### Stored records ###

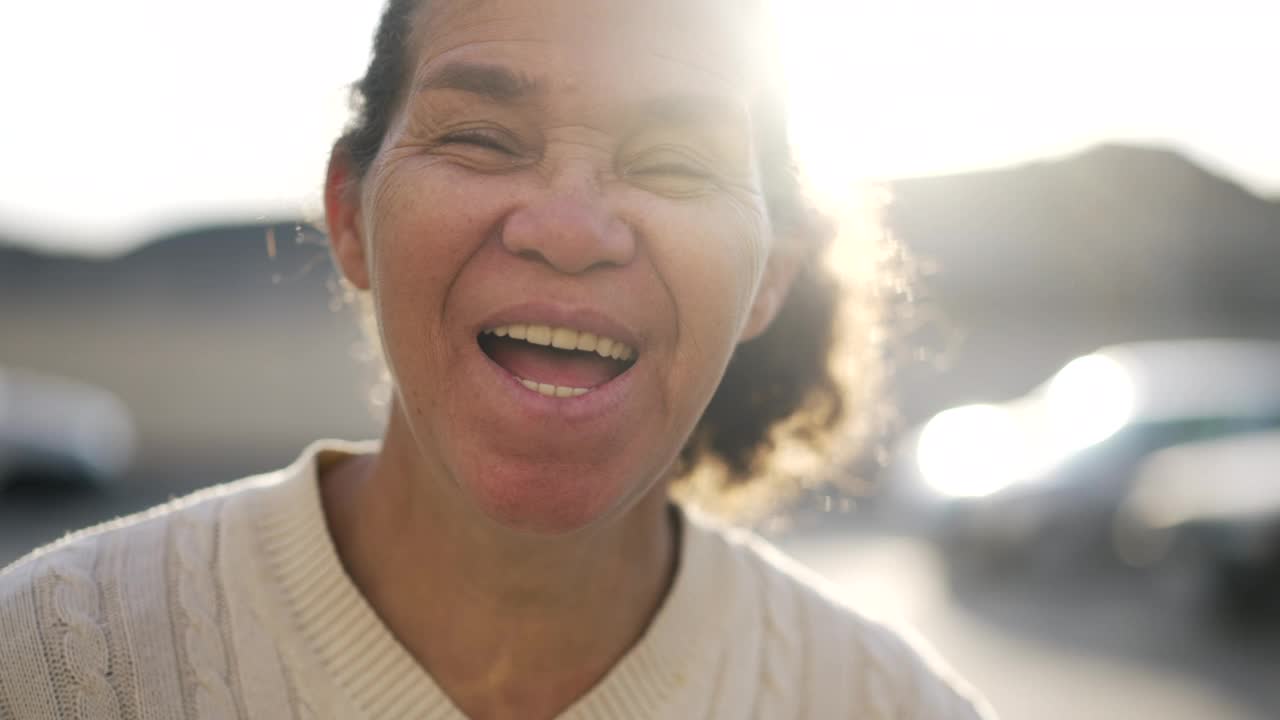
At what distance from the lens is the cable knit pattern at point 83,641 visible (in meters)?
1.97

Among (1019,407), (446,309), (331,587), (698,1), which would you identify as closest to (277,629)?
(331,587)

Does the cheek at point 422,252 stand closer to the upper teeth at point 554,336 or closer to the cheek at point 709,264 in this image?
the upper teeth at point 554,336

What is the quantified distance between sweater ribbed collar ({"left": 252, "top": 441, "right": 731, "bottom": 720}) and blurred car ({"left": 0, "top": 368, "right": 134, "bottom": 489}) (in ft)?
40.9

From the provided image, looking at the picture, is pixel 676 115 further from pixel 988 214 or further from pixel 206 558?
pixel 988 214

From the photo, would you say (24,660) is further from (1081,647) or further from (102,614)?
(1081,647)

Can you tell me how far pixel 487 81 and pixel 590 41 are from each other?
0.18m

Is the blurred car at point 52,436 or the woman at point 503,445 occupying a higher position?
the woman at point 503,445

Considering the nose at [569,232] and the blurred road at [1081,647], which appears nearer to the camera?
the nose at [569,232]

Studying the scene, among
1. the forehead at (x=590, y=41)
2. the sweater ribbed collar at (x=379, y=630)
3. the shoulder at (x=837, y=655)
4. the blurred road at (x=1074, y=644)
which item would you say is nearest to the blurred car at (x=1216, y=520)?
the blurred road at (x=1074, y=644)

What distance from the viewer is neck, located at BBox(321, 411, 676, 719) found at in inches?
86.5

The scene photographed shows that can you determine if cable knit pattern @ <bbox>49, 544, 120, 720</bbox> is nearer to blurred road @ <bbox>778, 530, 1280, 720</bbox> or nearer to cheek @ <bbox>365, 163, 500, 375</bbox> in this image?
cheek @ <bbox>365, 163, 500, 375</bbox>

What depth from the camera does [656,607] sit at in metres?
2.46

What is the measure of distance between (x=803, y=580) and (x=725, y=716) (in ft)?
1.44

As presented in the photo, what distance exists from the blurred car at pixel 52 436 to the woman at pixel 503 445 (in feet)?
41.1
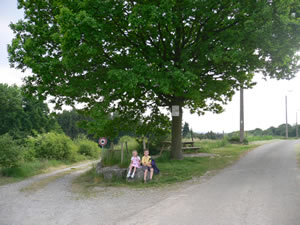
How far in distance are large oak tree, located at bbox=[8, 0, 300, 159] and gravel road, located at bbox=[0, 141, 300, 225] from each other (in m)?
3.98

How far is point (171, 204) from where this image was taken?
6.65m

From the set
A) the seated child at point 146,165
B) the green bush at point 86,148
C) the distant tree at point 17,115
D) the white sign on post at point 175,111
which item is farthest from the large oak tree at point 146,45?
the distant tree at point 17,115

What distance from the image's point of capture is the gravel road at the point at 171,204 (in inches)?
220

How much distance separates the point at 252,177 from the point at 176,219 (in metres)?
5.46

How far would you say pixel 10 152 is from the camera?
12.7m

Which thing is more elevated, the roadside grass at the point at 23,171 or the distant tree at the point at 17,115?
the distant tree at the point at 17,115

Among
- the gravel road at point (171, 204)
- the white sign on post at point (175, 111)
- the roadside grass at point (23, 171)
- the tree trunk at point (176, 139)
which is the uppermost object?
the white sign on post at point (175, 111)

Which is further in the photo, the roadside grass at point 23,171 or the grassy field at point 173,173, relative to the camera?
the roadside grass at point 23,171

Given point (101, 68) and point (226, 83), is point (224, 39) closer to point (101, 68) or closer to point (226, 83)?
point (226, 83)

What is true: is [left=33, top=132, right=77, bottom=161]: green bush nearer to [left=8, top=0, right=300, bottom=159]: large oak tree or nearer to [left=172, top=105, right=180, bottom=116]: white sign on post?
[left=8, top=0, right=300, bottom=159]: large oak tree

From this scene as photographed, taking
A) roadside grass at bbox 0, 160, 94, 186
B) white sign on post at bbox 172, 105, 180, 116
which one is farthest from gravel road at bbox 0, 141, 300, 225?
white sign on post at bbox 172, 105, 180, 116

###

Written problem:
Edit the lines above, replacing "sweater ribbed collar" with "knitted collar" throughout and leaving everything else unchanged. Omit the pictures from your answer.

Finished answer:
At what distance from the lens is the cable knit pattern at point 83,641 visible (in meters)?
1.97

Among (1019,407), (446,309), (331,587), (698,1), which would you identify as closest to (277,629)?
(331,587)

Does the cheek at point 422,252 stand closer to the upper teeth at point 554,336 or closer to the cheek at point 709,264 in this image?
the upper teeth at point 554,336

What is the quantified distance between knitted collar ({"left": 252, "top": 441, "right": 731, "bottom": 720}) and blurred car ({"left": 0, "top": 368, "right": 134, "bottom": 489}) (in ft)?
40.9

From the provided image, looking at the picture, is pixel 676 115 further from pixel 988 214 or further from pixel 206 558?
pixel 988 214

From the photo, would you say (24,660) is further from (1081,647) or further from (102,614)?
(1081,647)

Can you tell me how far pixel 487 81 and pixel 590 41 are from each other?
0.18m

Is the blurred car at point 52,436 or the woman at point 503,445 occupying a higher position?
the woman at point 503,445

Considering the nose at [569,232] and the blurred road at [1081,647], which appears nearer to the camera?
the nose at [569,232]

Studying the scene, among
1. the forehead at (x=590, y=41)
2. the knitted collar at (x=379, y=630)
3. the shoulder at (x=837, y=655)
4. the blurred road at (x=1074, y=644)
which item would you say is nearest to the blurred car at (x=1216, y=520)?
the blurred road at (x=1074, y=644)

What distance from the viewer is neck, located at BBox(321, 411, 676, 719) found at in inches?
86.5

The scene photographed shows that can you determine if cable knit pattern @ <bbox>49, 544, 120, 720</bbox> is nearer to blurred road @ <bbox>778, 530, 1280, 720</bbox> or nearer to cheek @ <bbox>365, 163, 500, 375</bbox> in this image?
cheek @ <bbox>365, 163, 500, 375</bbox>

What depth from the camera does [656,607] sit at in metres?
2.46

What is the measure of distance between (x=803, y=580) and (x=725, y=716) (in ft)?
1.44

As presented in the photo, what distance exists from the blurred car at pixel 52 436 to the woman at pixel 503 445 (in feet)?
41.1
How far in distance are large oak tree, located at bbox=[8, 0, 300, 159] and gravel road, located at bbox=[0, 141, 300, 225] from each other (in m)?
3.98

How far is point (171, 204) from where this image was taken?
6.65m

From the set
A) the seated child at point 146,165
B) the green bush at point 86,148
C) the distant tree at point 17,115
D) the white sign on post at point 175,111
which item is farthest from the large oak tree at point 146,45?
the distant tree at point 17,115

What distance from the image's point of capture is the gravel road at the point at 171,204 (in inches)?
220

How much distance separates the point at 252,177 from the point at 176,219 (in metres)?
5.46

How far would you say pixel 10 152 is from the camera?
12.7m

Which thing is more elevated, the roadside grass at the point at 23,171 or the distant tree at the point at 17,115?
the distant tree at the point at 17,115

Among
- the gravel road at point (171, 204)
- the white sign on post at point (175, 111)
- the roadside grass at point (23, 171)
- the tree trunk at point (176, 139)
which is the uppermost object?
the white sign on post at point (175, 111)

Which is further in the photo, the roadside grass at point 23,171 or the grassy field at point 173,173, relative to the camera?
the roadside grass at point 23,171

Given point (101, 68) and point (226, 83), is point (224, 39) closer to point (101, 68) or closer to point (226, 83)?
point (226, 83)

What is true: is [left=33, top=132, right=77, bottom=161]: green bush nearer to [left=8, top=0, right=300, bottom=159]: large oak tree or nearer to [left=172, top=105, right=180, bottom=116]: white sign on post?
[left=8, top=0, right=300, bottom=159]: large oak tree

From this scene as photographed, taking
A) roadside grass at bbox 0, 160, 94, 186
B) white sign on post at bbox 172, 105, 180, 116
which one is farthest from gravel road at bbox 0, 141, 300, 225?
white sign on post at bbox 172, 105, 180, 116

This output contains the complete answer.